BERITA

Tetanggaku, Saudaraku
Indonesia sejak dahulu telah mengenal sistem masyarakat yang bergotong royong, ramah, murah senyum dan bersahabat. Masyarakat Bali mengenal Subak, Maluku dengan Pela Gandong, Sumatera Barat lewat Masyarakat Nagari dan sebagainya. Kesemuanya itu merupakan sistem masyarakat dengan semangat kegotongroyongan, mengutamakan kerja sama antar anggota masyarakat, sikap saling menghormati dan membantu sesama tanpa pamrih. Itulah ciri khas masyarakat Indonesia. Tetapi, seiring perkembangan waktu (diwarnai arus teknologi yang semakin canggih) manusia  dimanjakan dengan fasilitas-fasilitas yang sifatnya individualis. Dengan demikian setiap orang semakin merasa dapat memenuhi kebutuhannya sendiri tanpa bantuan orang lain, tidak peduli dengan lingkungan sekitar. Bahkan menjurus pada sikap ingin “menang sendiri” serta mengutamakan kepentingan diri sendiri (semakin egois).
Saat ini laju pertumbuhan penduduk cukup tinggi, membuat tingkat kebutuhan hidup semakin tinggi. Belum ada formula “jitu” untuk mengatasi persoalan tersebut. Untuk menekan sikap hidup egois bergantung pada kepribadian seseorang. Pribadi yang baik enggan bersikap egois dan tidak akan menjadikan tekanan hidup sebagai penyebab utama atas persoalan yang dirasa. Membentuk sikap hidup yang luhur dan tidak egois dapat dimulai dari lingkungan keluarga.

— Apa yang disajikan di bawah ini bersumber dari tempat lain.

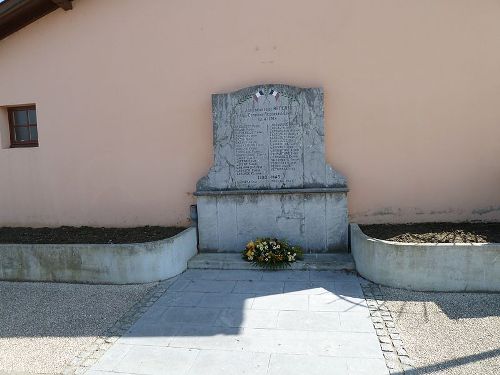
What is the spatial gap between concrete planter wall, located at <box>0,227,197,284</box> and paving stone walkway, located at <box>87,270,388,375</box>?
0.41 m

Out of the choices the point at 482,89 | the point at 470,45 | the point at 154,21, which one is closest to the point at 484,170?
the point at 482,89

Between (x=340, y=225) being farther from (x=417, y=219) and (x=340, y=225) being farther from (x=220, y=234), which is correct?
(x=220, y=234)

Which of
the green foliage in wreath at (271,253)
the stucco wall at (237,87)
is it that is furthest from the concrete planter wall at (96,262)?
the stucco wall at (237,87)

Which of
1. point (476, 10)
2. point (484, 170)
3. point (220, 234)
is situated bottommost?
point (220, 234)

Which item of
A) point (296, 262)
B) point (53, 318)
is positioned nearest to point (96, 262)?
point (53, 318)

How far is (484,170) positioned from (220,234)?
13.9ft

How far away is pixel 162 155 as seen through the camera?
6781 mm

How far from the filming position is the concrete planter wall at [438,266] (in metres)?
4.77

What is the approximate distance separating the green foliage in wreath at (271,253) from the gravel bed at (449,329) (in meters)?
1.44

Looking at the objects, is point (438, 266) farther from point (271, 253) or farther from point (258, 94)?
point (258, 94)

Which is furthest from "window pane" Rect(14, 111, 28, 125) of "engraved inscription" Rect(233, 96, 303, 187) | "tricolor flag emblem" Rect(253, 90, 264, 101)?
"tricolor flag emblem" Rect(253, 90, 264, 101)

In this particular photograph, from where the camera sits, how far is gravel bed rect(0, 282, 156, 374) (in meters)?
3.82

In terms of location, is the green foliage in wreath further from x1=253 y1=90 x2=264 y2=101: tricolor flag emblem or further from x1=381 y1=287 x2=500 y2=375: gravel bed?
x1=253 y1=90 x2=264 y2=101: tricolor flag emblem

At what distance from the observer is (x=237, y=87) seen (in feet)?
21.2
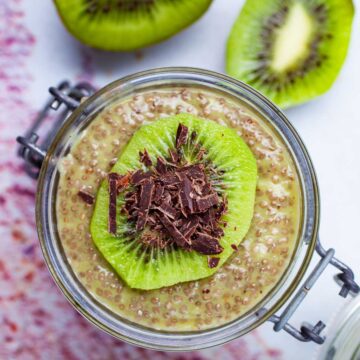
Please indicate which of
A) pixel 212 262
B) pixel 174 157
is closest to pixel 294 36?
pixel 174 157

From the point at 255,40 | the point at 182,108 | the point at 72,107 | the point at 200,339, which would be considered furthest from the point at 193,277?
the point at 255,40

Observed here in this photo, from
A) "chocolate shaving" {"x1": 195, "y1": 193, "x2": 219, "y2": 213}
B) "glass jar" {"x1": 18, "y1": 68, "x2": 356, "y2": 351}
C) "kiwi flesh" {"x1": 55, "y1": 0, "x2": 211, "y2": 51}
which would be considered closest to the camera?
"chocolate shaving" {"x1": 195, "y1": 193, "x2": 219, "y2": 213}

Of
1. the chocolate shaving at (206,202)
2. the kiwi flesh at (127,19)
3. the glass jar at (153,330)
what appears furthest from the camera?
the kiwi flesh at (127,19)

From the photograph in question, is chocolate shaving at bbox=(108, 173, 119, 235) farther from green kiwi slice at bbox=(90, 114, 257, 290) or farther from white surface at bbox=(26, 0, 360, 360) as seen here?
white surface at bbox=(26, 0, 360, 360)

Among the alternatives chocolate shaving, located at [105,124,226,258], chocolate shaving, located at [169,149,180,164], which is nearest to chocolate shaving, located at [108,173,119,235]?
chocolate shaving, located at [105,124,226,258]

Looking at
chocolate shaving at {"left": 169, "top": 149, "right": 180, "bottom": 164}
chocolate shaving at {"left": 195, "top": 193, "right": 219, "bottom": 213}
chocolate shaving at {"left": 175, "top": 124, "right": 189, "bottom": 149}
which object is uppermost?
chocolate shaving at {"left": 175, "top": 124, "right": 189, "bottom": 149}

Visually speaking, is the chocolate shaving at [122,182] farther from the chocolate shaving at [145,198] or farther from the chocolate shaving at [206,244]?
the chocolate shaving at [206,244]

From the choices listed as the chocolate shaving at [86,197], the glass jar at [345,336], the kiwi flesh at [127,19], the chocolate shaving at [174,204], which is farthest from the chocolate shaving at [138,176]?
the glass jar at [345,336]
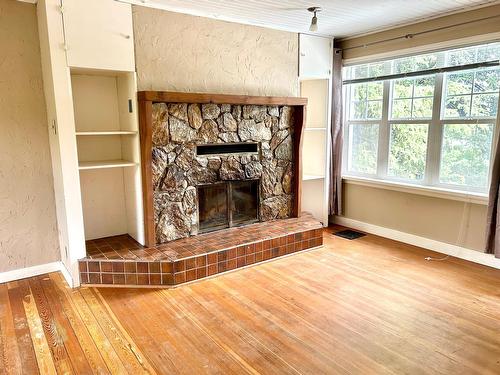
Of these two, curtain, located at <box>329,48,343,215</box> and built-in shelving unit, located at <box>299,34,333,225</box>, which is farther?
curtain, located at <box>329,48,343,215</box>

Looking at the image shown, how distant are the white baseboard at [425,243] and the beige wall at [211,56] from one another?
1.91 meters

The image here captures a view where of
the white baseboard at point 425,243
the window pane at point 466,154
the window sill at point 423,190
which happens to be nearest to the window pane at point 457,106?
the window pane at point 466,154

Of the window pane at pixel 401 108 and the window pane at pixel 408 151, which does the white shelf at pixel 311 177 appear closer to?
the window pane at pixel 408 151

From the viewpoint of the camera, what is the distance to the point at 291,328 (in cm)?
247

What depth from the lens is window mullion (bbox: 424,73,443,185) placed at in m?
3.71

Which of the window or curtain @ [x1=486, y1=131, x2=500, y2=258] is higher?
the window

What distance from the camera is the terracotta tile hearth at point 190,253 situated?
121 inches

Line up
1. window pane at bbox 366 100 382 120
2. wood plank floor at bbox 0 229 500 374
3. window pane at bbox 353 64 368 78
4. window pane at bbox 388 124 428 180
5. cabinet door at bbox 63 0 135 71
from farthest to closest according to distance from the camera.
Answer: window pane at bbox 353 64 368 78, window pane at bbox 366 100 382 120, window pane at bbox 388 124 428 180, cabinet door at bbox 63 0 135 71, wood plank floor at bbox 0 229 500 374

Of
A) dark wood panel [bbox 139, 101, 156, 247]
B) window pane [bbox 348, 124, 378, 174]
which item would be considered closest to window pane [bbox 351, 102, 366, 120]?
window pane [bbox 348, 124, 378, 174]

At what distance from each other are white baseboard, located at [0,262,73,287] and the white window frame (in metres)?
3.42

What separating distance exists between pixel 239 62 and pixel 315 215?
7.26 ft

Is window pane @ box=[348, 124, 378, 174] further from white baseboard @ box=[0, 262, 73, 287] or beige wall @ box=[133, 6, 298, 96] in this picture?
white baseboard @ box=[0, 262, 73, 287]

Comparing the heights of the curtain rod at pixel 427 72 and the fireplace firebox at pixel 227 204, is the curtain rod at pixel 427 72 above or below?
above

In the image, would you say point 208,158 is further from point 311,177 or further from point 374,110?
Result: point 374,110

Keluarga adalah lembaga sosial terkecil dalam masyarakat, tempat seluruh anggota keluarga (orang tua, anak, kakek, nenek dan anggota yang lainnya). Keluarga terbentuk dari pasangan pengantin yang dianugerahi anak, lalu anak tersebut beranjak remaja, dewasa, hingga pada waktunya membentuk keluarga baru pula. Anak-anak yang membentuk keluarga baru tersebut kemudian berpisah dari orang tua dan memilih untuk tinggal di lingkungan baru. Benang merahnya, setiap keluarga pada saatnya akan berpisah satu sama lain dan menempuh kehidupannya masing-masing di tempat yang berbeda. Sementara tetangga kita relatif lebih lama dan sering kita jumpai di lingkungan tempat kita tinggal. Hal ini menandakan interaksi dengan tetangga lebih sering, dibandingkan berjumpa saudara. Tetangga dapat berperan sebagai saudara yang akan membantu ketika kita tertimpa kemalangan serta dalam sukacita sekalipun. Kita tidak boleh “cuek” dengan tetangga, karena mereka juga memiliki peran dalam kehidupan kita. Idealnya, keluarga harus menanamkan sikap peduli terhadap tetangga, dan tidak terlalu mencampuri urusan keluarga mereka.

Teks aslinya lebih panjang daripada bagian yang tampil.